L’ottava sezione penale del Tribunale di Roma ha dichiarato prescritti i reati di truffa e malversazione ai danni dello Stato per il conseguimento di erogazioni pubbliche a carico di otto tra amministratori ed ex dirigenti della Ixfin, l’azienda che aveva rilevato la gestione della ex Texas di Aversa , poi fallita nel 2006, e che aveva spostato la sua sede dalla città normanna a Marcianise. Il collegio composto dai giudici Marcello Liotta (presidente), Paola Di Nicola e Carmela Squicciarini ha dichiarato la prescrizione per gli imprenditori friulani Massimo Zanzi, (Telital di Trieste), Loreto Fulchir (Finmek), Renzo Polesel, e per i dirigenti Fiorenzo Ardemagni, Ennio Conchiglia, Marcello Biagioni, Fabrizio Rotulo e Gaetano De Francesco.

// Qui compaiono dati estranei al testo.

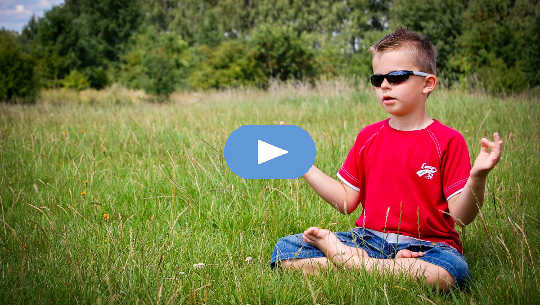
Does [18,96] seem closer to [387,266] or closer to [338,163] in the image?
[338,163]

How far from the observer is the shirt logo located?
1.68 m

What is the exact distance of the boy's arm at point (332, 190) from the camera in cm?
184

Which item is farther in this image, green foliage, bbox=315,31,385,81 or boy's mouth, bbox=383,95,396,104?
green foliage, bbox=315,31,385,81

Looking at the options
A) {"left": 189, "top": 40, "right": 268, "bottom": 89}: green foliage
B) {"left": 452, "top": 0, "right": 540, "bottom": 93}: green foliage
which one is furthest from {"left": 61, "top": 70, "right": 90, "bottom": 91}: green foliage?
{"left": 452, "top": 0, "right": 540, "bottom": 93}: green foliage

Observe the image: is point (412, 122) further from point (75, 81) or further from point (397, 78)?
point (75, 81)

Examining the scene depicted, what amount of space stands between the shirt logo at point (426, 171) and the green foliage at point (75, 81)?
58.7ft

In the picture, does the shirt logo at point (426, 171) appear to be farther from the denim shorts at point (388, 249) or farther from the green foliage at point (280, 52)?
the green foliage at point (280, 52)

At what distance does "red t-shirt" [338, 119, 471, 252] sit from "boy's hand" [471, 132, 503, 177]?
21 centimetres

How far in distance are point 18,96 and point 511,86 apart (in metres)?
13.9

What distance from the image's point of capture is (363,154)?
189 centimetres

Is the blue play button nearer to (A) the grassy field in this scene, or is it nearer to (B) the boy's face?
(A) the grassy field

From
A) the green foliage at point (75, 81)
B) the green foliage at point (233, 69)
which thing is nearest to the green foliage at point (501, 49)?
the green foliage at point (233, 69)

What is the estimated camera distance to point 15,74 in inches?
470

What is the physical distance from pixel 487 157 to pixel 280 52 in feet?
46.9
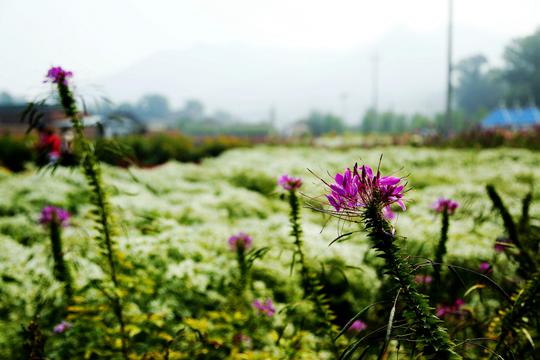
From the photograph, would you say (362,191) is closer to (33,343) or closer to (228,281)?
(33,343)

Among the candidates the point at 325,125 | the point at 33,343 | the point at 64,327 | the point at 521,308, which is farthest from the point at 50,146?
the point at 325,125

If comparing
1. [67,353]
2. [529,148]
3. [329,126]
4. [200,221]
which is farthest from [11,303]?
[329,126]

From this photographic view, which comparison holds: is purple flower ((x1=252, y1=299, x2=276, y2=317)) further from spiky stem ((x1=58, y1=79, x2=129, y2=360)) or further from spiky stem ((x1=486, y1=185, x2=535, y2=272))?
spiky stem ((x1=486, y1=185, x2=535, y2=272))

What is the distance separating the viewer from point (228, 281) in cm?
302

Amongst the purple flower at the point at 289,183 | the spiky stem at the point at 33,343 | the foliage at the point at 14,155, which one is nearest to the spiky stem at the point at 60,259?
the spiky stem at the point at 33,343

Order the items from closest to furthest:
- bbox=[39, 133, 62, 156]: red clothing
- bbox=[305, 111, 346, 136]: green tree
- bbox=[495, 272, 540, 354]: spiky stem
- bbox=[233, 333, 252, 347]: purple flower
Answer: bbox=[495, 272, 540, 354]: spiky stem → bbox=[39, 133, 62, 156]: red clothing → bbox=[233, 333, 252, 347]: purple flower → bbox=[305, 111, 346, 136]: green tree

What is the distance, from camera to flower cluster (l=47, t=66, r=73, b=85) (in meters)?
1.62

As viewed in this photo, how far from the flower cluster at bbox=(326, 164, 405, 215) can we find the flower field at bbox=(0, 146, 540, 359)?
0.04 metres

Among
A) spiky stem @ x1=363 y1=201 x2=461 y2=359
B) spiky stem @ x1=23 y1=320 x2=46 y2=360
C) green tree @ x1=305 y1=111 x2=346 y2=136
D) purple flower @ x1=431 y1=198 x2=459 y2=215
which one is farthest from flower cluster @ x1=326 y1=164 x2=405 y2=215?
green tree @ x1=305 y1=111 x2=346 y2=136

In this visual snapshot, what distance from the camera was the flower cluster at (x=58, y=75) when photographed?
1.62 m

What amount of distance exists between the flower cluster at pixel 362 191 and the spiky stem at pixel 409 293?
20mm

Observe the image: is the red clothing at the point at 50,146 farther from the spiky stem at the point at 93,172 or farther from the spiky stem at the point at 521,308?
the spiky stem at the point at 521,308

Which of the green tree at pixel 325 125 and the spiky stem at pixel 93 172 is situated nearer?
the spiky stem at pixel 93 172

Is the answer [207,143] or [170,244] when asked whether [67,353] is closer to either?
[170,244]
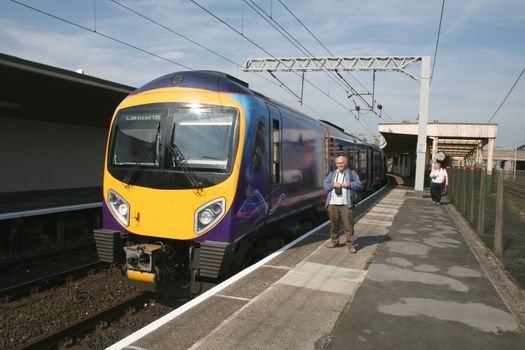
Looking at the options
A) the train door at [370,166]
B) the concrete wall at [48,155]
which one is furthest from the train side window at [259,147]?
the train door at [370,166]

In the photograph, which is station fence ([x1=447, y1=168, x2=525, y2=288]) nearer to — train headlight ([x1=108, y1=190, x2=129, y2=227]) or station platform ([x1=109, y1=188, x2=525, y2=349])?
station platform ([x1=109, y1=188, x2=525, y2=349])

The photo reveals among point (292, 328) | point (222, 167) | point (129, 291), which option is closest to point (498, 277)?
point (292, 328)

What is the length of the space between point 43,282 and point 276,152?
170 inches

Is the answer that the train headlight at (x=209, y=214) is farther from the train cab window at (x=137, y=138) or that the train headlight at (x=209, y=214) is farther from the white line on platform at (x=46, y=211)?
the white line on platform at (x=46, y=211)

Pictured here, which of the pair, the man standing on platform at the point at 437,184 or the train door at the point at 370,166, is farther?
the train door at the point at 370,166

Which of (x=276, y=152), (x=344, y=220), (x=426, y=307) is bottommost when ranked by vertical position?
(x=426, y=307)

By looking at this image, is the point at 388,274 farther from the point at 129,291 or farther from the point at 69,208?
the point at 69,208

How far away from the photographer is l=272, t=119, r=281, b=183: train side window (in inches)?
257

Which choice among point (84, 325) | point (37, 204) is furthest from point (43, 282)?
point (37, 204)

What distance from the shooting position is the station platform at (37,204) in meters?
9.43

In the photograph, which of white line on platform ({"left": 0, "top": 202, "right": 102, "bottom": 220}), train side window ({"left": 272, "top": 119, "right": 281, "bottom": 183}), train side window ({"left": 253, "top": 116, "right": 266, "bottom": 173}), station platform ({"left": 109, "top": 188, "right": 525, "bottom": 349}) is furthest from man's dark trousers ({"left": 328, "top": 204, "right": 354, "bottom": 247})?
white line on platform ({"left": 0, "top": 202, "right": 102, "bottom": 220})

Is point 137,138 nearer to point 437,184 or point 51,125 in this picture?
point 51,125

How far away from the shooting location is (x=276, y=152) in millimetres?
6617

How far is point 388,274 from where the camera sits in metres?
5.80
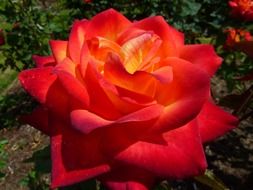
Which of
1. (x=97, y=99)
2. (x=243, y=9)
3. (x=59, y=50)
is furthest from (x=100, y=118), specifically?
(x=243, y=9)

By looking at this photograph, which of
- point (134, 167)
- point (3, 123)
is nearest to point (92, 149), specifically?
point (134, 167)

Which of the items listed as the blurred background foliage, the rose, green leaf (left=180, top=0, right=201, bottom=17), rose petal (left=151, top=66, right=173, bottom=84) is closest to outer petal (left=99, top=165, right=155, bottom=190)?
the rose

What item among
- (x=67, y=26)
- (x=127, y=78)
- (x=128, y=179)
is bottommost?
(x=67, y=26)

Erano tuti accusati di aver utilizzato impropriamente circa 15 milioni di euro erogati dal Ministero dello Sviluppo Economico tra il 1999 e il luglio del 2005 per progetti di ricerca. I fondi pubblici servivano a tenere in vita lo stabilimento ex Texas Instruments di Aversa, che l’Ixfin trasferì a Marcianise, da qui i macchinari finirono negli stabilimenti dell’azienda a Chieti ed Avezzano. L’area dove sorgeva lo stabilimento ad Aversa fu acquisita dalla Esseci Immobiliare di Aniello Cesaro, fratello dell’ex presidente della Provincia di Napoli Luigi Cesaro. A seguito di queste vicende hanno perso il lavoro circa 700 persone, ma solo tre si sono costituiti parte civile nel processo.